If you like the look of a hard surface, but want to try something different, you could install a click-lock floating floor over the pine. We just did this in our master bedroom (literally last weekend) with cork-planks and the results were great. The hardest part was cutting out the quarter-round to finish off the expansion gap between the edge of the flooring and the baseboards. We had some oblique angles to deal with and matching up inside/outside corner cuts to look nicely took a bit more trial-and-error than we'd anticipated.
posted by jquinby at 1:24 PM on May 29, 2015 [1 favorite]

Suelac - not true. We had painted brown floors in our bedroom, we sanded them back to wood and varnished them. It was a bit of a pain but I was doing it myself in my early twenties as a complete amateur, I have somewhat more competent friends who have done it since and they thought it was fine.

I say do it. But expect to find dust everywhere for the next three months, it is messy.
posted by tinkletown at 2:39 PM on May 29, 2015

Response by poster: Thanks, all. I'm convinced - we won't paint the floors. We don't want to do anything to lower the resale value or cause us to have to do more housework (sounds like keeping painted floors looking clean is a pita). I'll probably try a light sanding followed by poly or wax or something. Any more tips on how to do that without hiring a sander would be great.
posted by hazyjane at 11:28 PM on May 29, 2015

You will have to hire a sanding machine (look on the HSS website, they do packages with all the sandpaper and stuff. You should be able to do a bedroom in one day).

Instructions come with the machine. It's physically heavy dirty work but not particularly complicated.
posted by tinkletown at 3:32 AM on May 30, 2015

I would caution about using a floor sander yourself if you can avoid it. One mistake can leave a large gouge in the floor. Light sanding with a belt sander, sure, do it (it's hard work, particularly on the knees) but the stand up ones (like floor polishers) can do a lot of damage quickly if you let them get away.

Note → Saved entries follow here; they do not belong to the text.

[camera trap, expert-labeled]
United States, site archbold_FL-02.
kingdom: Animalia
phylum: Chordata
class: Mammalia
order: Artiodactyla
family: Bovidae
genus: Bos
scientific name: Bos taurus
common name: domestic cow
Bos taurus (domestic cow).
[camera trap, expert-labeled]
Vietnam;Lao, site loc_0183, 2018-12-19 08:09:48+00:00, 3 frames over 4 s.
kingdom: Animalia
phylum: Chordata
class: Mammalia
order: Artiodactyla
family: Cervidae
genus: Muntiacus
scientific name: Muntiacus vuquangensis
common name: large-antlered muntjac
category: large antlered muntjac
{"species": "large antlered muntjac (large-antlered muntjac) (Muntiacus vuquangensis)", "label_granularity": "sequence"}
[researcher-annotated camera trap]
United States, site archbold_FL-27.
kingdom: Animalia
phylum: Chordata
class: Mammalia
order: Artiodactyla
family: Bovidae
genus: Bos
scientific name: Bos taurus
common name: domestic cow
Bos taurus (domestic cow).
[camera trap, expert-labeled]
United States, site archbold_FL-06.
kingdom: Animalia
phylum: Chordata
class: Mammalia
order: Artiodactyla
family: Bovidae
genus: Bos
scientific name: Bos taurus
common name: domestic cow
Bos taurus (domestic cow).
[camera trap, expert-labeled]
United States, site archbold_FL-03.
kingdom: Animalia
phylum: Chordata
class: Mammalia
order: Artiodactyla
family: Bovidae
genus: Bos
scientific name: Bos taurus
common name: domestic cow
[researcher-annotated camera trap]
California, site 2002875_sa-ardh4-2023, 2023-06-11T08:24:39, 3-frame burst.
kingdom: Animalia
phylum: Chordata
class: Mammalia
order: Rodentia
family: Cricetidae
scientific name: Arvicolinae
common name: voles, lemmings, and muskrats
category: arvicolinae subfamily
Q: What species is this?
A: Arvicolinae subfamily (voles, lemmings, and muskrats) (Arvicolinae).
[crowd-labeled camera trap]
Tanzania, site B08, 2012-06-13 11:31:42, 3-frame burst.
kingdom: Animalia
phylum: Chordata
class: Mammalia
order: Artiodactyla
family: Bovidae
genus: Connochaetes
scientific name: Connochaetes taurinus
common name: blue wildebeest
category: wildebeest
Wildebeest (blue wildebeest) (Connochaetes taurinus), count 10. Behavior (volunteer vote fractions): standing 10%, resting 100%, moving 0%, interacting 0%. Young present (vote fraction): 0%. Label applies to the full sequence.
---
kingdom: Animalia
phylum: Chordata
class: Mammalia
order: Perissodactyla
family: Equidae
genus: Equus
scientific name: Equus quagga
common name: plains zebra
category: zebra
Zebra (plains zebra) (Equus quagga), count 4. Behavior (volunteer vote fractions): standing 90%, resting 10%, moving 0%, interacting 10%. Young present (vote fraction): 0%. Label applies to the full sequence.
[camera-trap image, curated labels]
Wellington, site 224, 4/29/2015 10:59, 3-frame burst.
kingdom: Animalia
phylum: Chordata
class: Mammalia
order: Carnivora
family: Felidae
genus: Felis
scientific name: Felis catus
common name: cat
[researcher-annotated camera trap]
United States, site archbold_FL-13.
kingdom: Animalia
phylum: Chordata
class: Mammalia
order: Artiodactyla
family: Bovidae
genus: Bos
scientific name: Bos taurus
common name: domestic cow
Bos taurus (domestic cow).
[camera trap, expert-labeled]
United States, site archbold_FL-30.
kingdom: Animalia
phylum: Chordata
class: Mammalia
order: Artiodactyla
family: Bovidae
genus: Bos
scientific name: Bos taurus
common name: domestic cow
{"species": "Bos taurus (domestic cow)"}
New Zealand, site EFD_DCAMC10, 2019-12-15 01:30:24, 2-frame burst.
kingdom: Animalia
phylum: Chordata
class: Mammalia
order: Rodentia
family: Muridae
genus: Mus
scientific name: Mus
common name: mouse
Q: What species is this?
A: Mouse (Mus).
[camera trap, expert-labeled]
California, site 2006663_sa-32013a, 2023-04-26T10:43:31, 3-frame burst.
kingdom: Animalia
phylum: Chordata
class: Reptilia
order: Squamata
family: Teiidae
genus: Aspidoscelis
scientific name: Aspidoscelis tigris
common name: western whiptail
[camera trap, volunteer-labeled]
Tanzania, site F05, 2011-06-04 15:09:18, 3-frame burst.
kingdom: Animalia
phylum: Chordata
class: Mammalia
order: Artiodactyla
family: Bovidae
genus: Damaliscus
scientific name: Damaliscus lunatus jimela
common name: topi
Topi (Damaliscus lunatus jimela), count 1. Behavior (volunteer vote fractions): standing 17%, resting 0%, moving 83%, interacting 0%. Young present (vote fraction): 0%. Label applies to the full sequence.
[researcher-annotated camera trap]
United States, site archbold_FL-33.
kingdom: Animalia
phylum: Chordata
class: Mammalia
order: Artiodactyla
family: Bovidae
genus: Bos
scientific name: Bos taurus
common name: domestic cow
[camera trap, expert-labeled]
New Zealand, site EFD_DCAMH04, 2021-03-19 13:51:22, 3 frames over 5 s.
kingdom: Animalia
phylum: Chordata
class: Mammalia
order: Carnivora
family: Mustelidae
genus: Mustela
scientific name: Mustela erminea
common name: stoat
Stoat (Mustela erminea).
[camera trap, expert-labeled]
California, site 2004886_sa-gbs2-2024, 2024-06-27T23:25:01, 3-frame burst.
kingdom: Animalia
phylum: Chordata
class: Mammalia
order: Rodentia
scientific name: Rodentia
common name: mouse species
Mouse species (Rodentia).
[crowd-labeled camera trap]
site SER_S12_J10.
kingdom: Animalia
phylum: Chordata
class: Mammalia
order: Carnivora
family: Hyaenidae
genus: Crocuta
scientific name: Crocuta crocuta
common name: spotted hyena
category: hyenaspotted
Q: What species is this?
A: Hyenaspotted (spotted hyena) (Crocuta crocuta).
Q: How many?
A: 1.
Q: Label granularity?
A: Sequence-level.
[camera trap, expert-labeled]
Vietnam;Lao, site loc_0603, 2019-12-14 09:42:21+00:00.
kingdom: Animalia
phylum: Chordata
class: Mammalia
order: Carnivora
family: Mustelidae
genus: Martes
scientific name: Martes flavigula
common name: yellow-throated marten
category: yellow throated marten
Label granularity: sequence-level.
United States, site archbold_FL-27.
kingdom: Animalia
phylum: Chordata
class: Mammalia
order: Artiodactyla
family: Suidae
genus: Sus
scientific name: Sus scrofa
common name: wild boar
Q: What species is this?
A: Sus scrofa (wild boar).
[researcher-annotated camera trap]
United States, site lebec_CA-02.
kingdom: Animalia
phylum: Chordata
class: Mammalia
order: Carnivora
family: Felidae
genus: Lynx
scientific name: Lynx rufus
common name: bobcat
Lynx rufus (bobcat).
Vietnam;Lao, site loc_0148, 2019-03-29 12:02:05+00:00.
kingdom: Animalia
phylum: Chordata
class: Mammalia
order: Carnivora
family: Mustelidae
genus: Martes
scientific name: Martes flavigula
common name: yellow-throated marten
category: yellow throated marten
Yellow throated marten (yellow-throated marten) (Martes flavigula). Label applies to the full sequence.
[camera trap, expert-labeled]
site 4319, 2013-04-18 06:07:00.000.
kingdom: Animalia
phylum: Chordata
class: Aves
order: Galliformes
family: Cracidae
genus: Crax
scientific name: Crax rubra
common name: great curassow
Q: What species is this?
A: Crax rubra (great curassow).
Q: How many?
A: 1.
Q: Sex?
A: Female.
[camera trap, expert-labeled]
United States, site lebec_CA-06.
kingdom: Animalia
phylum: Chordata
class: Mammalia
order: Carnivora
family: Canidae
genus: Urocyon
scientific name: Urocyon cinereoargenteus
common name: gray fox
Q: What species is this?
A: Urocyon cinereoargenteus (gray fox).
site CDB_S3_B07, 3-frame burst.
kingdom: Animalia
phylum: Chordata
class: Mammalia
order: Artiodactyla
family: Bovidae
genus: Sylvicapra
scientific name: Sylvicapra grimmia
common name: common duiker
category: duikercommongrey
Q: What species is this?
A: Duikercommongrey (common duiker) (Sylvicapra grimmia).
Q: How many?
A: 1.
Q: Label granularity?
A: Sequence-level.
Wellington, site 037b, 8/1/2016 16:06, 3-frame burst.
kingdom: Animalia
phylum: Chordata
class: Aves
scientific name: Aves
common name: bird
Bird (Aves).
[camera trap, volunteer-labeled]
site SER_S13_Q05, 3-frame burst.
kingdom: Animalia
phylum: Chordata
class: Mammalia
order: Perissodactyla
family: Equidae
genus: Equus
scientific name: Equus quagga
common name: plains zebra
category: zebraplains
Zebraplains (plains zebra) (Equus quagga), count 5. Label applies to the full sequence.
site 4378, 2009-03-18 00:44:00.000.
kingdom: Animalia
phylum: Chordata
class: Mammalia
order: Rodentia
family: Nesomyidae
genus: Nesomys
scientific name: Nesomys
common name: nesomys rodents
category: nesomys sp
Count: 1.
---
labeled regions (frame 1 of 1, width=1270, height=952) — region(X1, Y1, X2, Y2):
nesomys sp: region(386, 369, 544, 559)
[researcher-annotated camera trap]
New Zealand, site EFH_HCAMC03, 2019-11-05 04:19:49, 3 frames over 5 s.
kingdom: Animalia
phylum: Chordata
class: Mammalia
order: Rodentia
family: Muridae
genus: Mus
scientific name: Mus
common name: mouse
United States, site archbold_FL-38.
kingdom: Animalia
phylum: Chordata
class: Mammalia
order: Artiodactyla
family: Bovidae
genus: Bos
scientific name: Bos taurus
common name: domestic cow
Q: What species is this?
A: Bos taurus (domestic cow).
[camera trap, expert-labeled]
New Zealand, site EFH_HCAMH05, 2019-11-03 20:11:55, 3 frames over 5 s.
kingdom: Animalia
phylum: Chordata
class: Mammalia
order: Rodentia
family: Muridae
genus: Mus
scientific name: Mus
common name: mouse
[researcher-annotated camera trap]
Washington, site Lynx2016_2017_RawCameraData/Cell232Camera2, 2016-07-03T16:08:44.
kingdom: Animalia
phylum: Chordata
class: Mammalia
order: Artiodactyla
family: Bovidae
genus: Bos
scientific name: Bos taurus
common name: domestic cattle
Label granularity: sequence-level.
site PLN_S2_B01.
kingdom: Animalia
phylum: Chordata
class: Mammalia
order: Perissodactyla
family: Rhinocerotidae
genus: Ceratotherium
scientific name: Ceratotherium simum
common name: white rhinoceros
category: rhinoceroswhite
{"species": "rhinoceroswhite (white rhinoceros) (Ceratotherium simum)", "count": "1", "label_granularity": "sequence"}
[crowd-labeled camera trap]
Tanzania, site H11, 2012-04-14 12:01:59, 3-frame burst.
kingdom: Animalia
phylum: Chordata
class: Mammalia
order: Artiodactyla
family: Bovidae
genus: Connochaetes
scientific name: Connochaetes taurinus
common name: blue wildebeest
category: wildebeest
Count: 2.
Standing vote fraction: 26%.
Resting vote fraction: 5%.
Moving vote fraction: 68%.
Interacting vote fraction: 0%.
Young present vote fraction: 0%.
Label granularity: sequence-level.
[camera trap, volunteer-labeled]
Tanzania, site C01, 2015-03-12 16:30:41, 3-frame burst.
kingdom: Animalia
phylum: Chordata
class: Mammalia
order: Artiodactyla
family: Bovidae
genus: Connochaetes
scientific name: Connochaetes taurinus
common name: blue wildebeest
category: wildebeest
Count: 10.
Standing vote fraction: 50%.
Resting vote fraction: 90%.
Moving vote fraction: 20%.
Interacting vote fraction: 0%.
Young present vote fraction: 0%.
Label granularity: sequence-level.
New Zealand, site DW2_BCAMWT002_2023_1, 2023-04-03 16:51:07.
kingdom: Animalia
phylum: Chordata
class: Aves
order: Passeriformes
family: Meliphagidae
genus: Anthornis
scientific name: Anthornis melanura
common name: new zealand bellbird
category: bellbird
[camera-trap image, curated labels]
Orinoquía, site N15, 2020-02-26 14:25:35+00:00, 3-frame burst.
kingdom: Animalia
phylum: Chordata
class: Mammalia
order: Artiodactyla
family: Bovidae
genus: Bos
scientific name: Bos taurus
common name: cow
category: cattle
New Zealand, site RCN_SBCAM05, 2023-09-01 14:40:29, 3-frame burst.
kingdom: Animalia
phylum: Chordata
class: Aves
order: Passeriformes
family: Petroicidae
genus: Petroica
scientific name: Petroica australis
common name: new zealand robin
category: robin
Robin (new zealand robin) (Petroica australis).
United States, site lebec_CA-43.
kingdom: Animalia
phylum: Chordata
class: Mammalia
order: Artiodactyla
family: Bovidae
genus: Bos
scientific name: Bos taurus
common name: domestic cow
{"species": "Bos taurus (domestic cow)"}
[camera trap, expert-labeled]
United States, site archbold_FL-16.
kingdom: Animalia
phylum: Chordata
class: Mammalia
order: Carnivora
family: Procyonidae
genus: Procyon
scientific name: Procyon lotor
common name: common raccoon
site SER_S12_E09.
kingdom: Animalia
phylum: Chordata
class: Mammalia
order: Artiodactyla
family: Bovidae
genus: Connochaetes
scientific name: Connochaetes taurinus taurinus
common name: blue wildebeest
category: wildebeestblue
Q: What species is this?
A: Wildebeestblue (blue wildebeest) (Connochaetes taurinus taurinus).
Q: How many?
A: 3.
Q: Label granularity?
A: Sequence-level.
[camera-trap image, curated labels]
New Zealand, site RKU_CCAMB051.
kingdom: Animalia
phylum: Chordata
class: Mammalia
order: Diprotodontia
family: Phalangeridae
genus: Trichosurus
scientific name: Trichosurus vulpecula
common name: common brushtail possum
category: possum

But I have no idea what the cost of a tradesman to do the job is in your area.
posted by wilful at 4:17 AM on May 30, 2015

A small sander like this is easy enough to use yourself. A full size floor sander is much faster but they are heavy machines and need practice.
posted by Lanark at 5:55 AM on May 30, 2015

On doing it yourself without renting a floor sander.

I am a huge fan of Festool brand power tools. When I suggested these to my Dad, who is not strapped for cash, he went down to his local dealer and wrote me back "for that price they should ship you a German with them to use them for you!"

However... We recently had our house painted, and the painter said "I'd really like to take this siding down to bare wood". We said "okay", and got to talking about sanding technologies. He was looking at Fein, and Mirka, and I said "take a look at the current generation of Festool".

He came back with their small HEPA dust collector and ETS125 random orbital sander (the small one), and in an amazingly short amount of time (days, but not a lot of them) had sanded the whole damned house down to wood. Yeah, that was circa $800US in tools (plus consumables), and he listened to a lot of podcasts, but it's a sander combo that will definitely serve you well in homeownership.

It's small enough that it's light and easy to use overhead. It won't ever get away from you and gouge floors like a big upright sander will. It's the basis of an amazing woodworking and carpentry system should you get into your own home improvement, or furniture building. It manages dust really really well.

Sand it down, go to your local pro paint store and ask them what to use for a finish, I got a gallon of a floor polyurethane that was a little milky for furniture but is an amazingly hard and flexible finish that I've used for cabinets and how to apply it.